> **TASK REQUIREMENTS**: State how many lines in the following entries contain the word "over". No other output.

Stored items:
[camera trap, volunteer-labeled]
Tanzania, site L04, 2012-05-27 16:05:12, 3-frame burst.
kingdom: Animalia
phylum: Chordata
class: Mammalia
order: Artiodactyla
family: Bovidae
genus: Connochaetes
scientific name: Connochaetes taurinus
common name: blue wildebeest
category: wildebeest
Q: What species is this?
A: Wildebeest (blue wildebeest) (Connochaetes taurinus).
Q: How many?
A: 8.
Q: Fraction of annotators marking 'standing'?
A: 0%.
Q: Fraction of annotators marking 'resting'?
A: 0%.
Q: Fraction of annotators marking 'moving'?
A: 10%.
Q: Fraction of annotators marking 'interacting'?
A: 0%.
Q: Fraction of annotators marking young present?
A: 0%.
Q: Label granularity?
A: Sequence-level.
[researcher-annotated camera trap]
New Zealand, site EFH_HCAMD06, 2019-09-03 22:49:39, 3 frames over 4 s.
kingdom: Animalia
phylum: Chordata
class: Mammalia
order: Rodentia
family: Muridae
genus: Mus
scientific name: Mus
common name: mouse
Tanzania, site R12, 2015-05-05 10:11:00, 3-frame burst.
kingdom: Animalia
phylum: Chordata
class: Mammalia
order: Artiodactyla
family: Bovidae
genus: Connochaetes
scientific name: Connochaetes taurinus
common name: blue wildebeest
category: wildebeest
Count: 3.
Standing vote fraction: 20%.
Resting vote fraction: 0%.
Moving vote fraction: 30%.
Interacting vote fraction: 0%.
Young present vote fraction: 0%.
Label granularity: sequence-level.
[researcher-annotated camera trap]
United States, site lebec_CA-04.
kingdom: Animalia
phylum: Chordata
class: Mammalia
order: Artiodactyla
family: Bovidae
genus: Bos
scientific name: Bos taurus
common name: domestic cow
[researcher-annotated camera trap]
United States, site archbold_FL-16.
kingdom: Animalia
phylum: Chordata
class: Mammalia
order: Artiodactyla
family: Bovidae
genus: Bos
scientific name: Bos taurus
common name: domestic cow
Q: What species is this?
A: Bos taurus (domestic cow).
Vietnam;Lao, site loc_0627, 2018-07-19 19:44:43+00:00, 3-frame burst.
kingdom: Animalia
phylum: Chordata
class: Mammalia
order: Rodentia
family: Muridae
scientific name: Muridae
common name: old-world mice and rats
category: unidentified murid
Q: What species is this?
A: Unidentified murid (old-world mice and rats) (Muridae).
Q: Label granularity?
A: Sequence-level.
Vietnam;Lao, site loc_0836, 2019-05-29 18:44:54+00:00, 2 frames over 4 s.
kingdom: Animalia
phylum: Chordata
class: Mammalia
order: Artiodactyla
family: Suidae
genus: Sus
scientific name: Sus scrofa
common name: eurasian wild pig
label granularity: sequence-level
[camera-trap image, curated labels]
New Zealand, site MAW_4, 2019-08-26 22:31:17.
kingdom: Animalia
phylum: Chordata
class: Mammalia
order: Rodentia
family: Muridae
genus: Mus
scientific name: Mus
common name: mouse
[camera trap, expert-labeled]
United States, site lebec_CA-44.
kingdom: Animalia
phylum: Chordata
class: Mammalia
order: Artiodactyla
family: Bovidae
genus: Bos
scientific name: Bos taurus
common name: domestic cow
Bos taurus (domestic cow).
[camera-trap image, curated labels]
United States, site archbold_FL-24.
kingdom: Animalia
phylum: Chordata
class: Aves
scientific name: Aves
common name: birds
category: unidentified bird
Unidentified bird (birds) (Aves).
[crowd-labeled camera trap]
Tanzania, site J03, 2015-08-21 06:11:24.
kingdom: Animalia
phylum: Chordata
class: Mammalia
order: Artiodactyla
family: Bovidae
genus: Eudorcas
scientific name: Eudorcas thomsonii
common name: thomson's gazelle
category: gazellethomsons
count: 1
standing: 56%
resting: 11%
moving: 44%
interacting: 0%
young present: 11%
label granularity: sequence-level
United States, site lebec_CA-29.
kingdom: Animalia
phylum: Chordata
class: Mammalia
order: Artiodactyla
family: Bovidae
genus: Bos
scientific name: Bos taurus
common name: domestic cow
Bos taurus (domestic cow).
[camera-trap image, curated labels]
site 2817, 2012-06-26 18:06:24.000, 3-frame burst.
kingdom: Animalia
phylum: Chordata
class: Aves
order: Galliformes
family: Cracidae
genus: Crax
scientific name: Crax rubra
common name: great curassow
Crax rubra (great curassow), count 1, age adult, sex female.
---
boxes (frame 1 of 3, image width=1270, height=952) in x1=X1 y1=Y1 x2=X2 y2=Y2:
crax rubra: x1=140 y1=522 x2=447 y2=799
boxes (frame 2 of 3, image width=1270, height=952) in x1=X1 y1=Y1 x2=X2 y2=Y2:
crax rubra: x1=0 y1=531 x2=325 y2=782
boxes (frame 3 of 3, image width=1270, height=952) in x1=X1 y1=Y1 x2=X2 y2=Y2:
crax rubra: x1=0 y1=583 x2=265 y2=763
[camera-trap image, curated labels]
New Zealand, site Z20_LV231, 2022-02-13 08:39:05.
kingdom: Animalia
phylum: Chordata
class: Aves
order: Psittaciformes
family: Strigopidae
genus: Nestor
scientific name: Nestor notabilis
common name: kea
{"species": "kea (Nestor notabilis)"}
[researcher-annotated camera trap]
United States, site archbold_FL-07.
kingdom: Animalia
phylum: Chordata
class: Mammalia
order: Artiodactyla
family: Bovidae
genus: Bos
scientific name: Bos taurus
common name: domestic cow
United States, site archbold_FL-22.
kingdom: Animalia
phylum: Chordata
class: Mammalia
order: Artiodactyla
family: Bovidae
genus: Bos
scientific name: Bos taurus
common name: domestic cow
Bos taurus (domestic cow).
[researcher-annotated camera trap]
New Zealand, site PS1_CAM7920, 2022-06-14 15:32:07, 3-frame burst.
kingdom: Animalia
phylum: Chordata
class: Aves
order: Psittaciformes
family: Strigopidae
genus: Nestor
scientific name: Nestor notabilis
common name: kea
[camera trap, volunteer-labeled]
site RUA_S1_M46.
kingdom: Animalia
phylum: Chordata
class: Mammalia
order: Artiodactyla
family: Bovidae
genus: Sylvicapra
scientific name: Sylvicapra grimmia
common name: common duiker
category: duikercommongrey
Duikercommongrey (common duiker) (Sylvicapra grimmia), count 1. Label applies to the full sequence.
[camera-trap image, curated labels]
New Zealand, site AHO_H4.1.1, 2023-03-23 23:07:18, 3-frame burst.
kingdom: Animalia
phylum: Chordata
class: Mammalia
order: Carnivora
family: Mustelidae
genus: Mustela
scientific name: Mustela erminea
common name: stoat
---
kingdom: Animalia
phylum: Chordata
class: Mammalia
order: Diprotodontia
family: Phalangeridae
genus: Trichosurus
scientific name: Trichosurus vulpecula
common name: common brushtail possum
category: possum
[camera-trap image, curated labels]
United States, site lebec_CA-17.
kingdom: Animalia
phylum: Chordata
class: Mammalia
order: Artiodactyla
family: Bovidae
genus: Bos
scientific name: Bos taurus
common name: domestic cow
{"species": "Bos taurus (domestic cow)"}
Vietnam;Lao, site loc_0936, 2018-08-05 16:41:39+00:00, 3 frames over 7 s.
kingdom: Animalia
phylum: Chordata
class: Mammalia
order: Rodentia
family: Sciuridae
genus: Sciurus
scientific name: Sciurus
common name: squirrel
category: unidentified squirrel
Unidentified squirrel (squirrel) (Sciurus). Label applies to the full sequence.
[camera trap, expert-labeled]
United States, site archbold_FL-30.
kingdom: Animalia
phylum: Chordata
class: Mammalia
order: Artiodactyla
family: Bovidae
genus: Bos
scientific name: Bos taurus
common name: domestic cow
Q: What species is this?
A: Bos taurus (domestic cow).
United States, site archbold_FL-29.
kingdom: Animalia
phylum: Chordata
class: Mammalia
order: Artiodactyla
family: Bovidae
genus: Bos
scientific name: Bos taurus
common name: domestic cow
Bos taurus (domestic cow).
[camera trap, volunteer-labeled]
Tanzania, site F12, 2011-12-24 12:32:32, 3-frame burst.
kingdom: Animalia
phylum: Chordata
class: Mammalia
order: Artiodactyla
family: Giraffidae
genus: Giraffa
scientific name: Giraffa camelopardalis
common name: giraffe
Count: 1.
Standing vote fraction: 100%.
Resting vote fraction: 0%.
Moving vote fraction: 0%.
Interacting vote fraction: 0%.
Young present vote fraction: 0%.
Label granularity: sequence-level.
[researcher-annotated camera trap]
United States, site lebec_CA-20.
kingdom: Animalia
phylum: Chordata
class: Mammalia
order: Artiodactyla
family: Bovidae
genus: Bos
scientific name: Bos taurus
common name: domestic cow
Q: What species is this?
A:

> **SOLVED PROBLEM**: 3